The tram swept round a curve and, before I could react and steady myself on the rocking wooden floor, I overbalanced and banged my mouth against one of the shiny metal handrails that looped above the back of the tram’s seats. My mouth went numb and I could taste blood in my mouth, and tears came into my eyes with the shock and pain of it. Fortunately, the tram passed immediately into a dark space, and no-one could see me cry or hold my hands to my face while I shook my head and moaned. My head started aching immediately, and I knew that my whole day was spoiled. The tram stopped, and the men all started moving in the near dark, back towards the staircase. I hung back in the gap between the staircase and the side of the tram, then followed them all down the stairs. Pappi hadn’t said my name or tried to find me in the darkness. I felt like crying all over again. My jaw was starting to throb.
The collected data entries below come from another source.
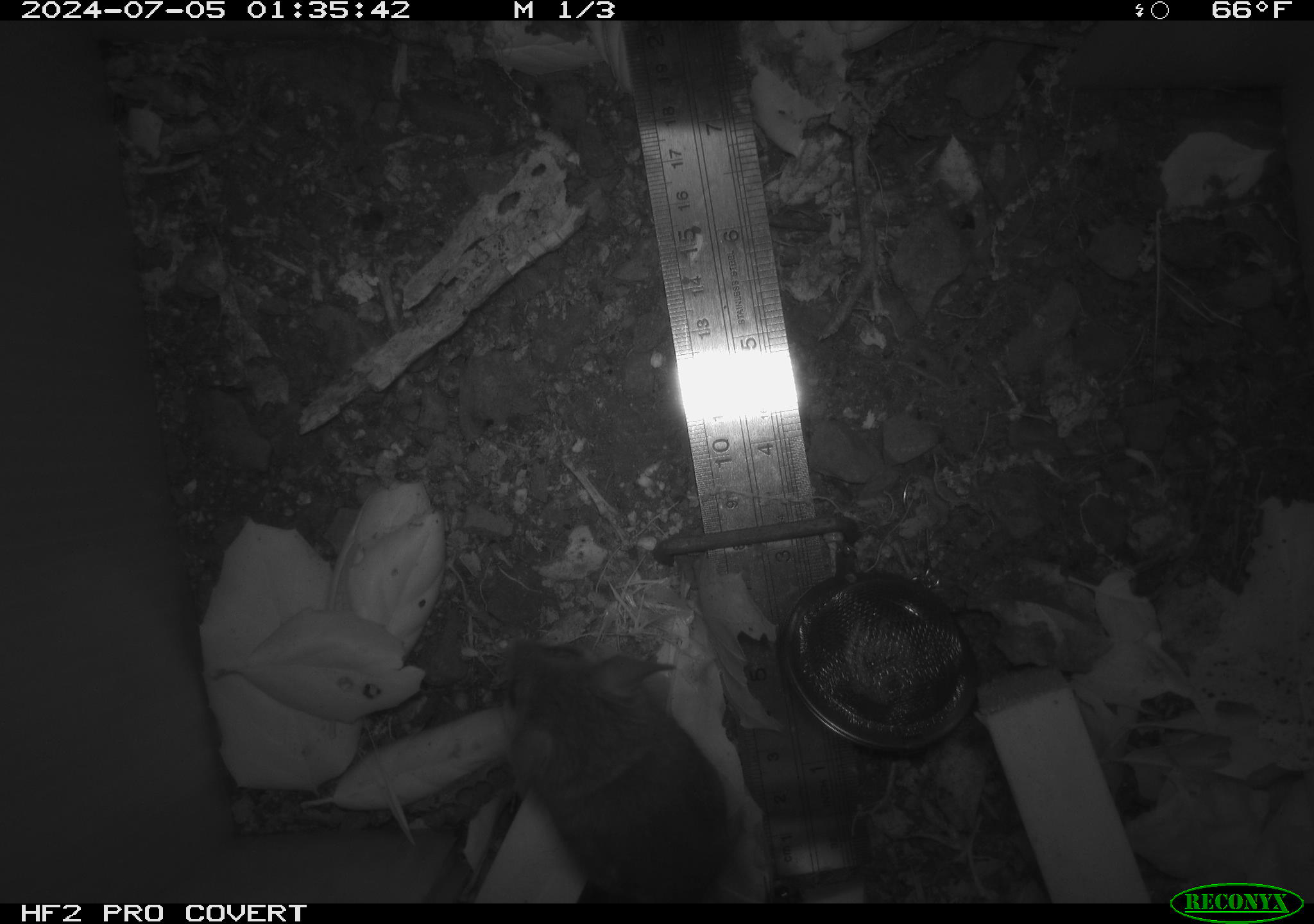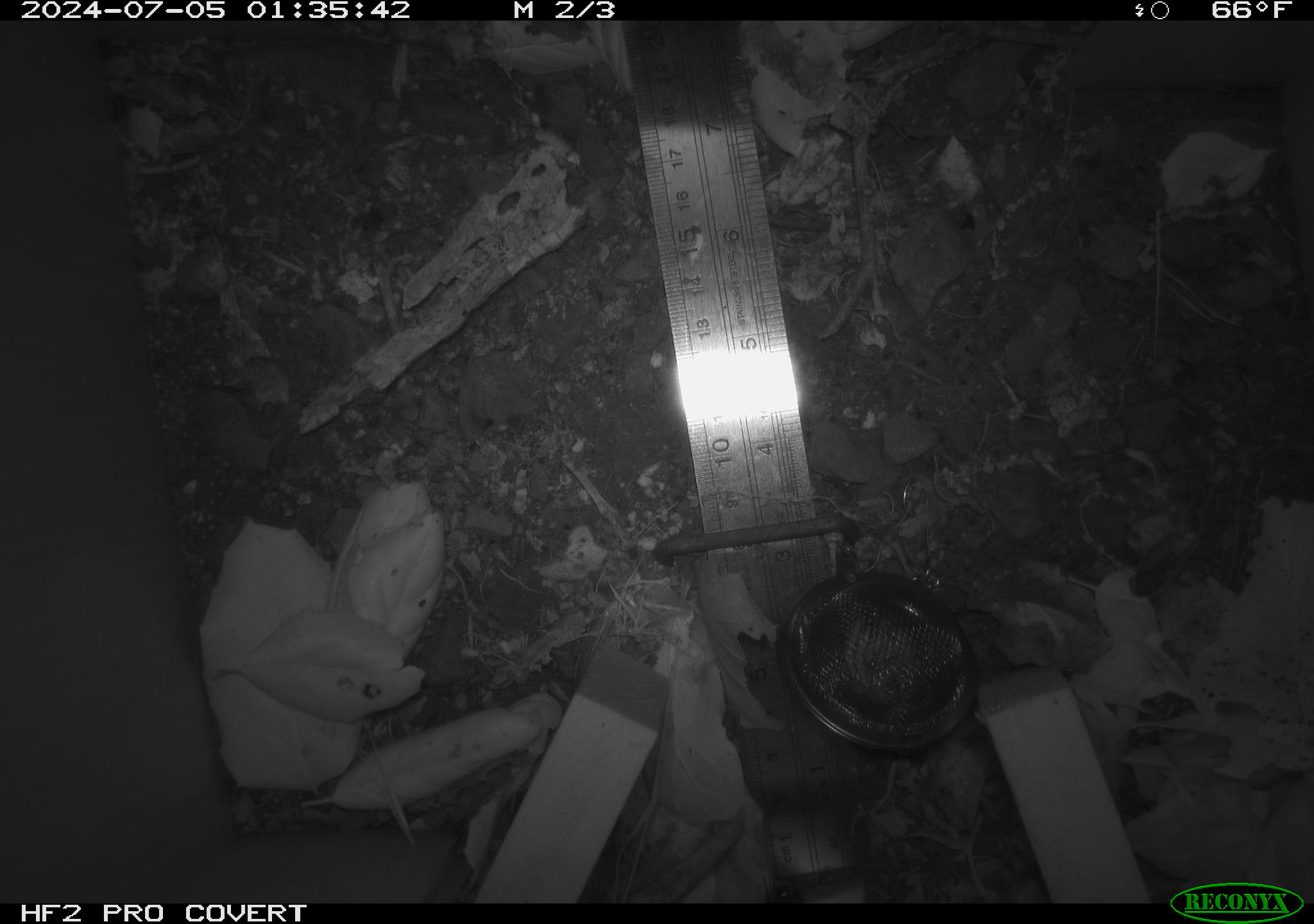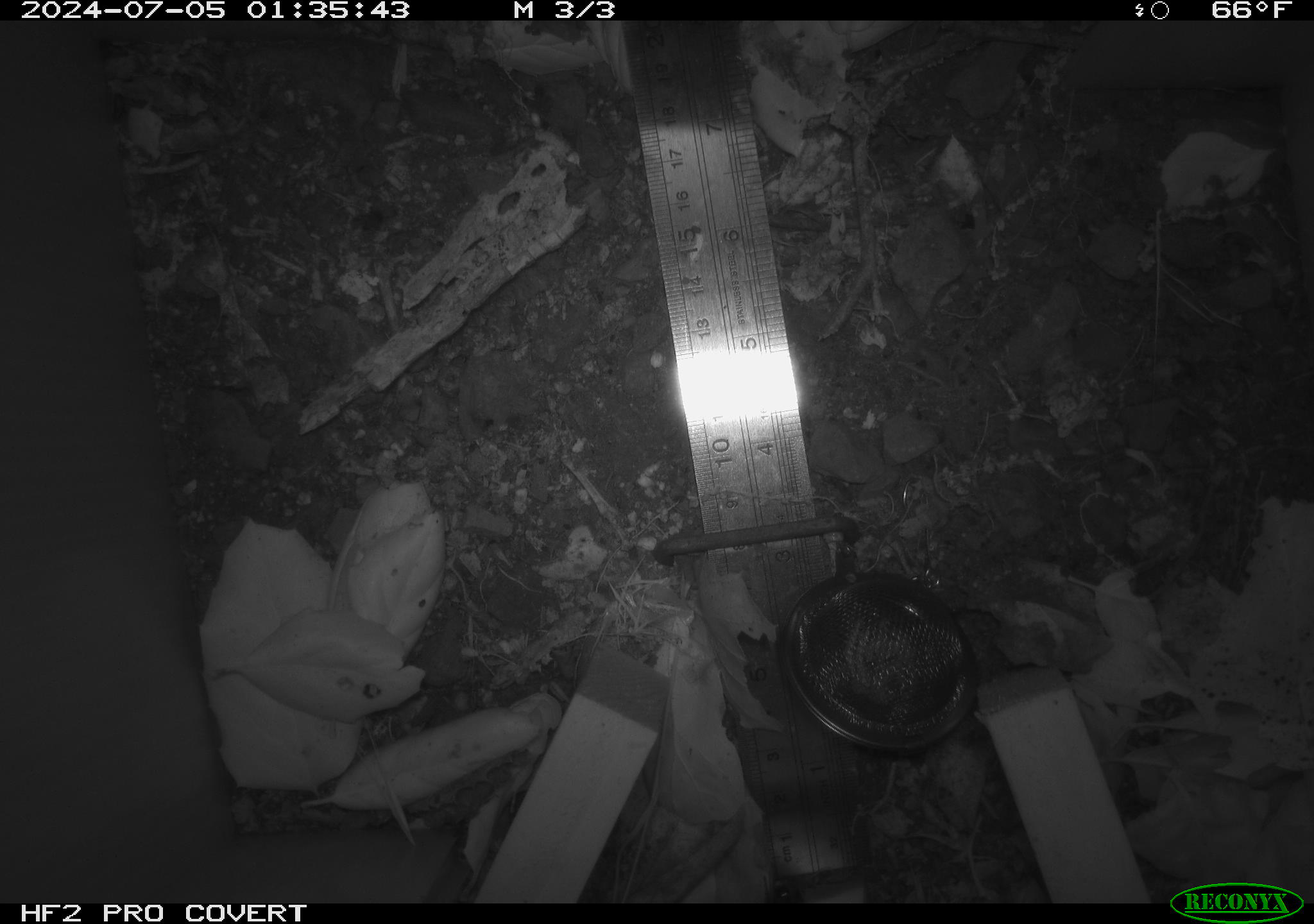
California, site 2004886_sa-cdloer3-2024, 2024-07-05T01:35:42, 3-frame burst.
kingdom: Animalia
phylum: Chordata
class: Mammalia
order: Rodentia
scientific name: Rodentia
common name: rodent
I stood on the platform downstairs and looked for pappi, wondering if he had forgotten that I had been with him. But no, there he was on the edge of the group of men standing there in the gloomy interior of the tram terminus, shaking hands with a big fat man wearing a suit and waistcoat. When they’d finished shaking hands pappi looked back at me and jerked his head sideways to indicate that I should join him.

There was a great block of trams parked in the [gloomy] centre of the terminus. The space inside the building seemed huge and high to me, with great, windowless brick walls climbing into the shadowy roofspace. The roof was all zigzaggy, with some small skylights in the angled sections {???}; the windows were grimy with dirt and spiders webs and pigeon poo, and let in very little light. There were a few electric lights in the offices that ran around the bases of the brick walls, but otherwise the only light seemed to come from the massive doorways at two ends of the building.

There was a line of men formed across each of the two entrance doorways, and, at the far end from where we had come in, there was a brazier full of burning wood. As I watched, the men all raised their hands and waved as a blue tram passed by in the street with its bell clanging.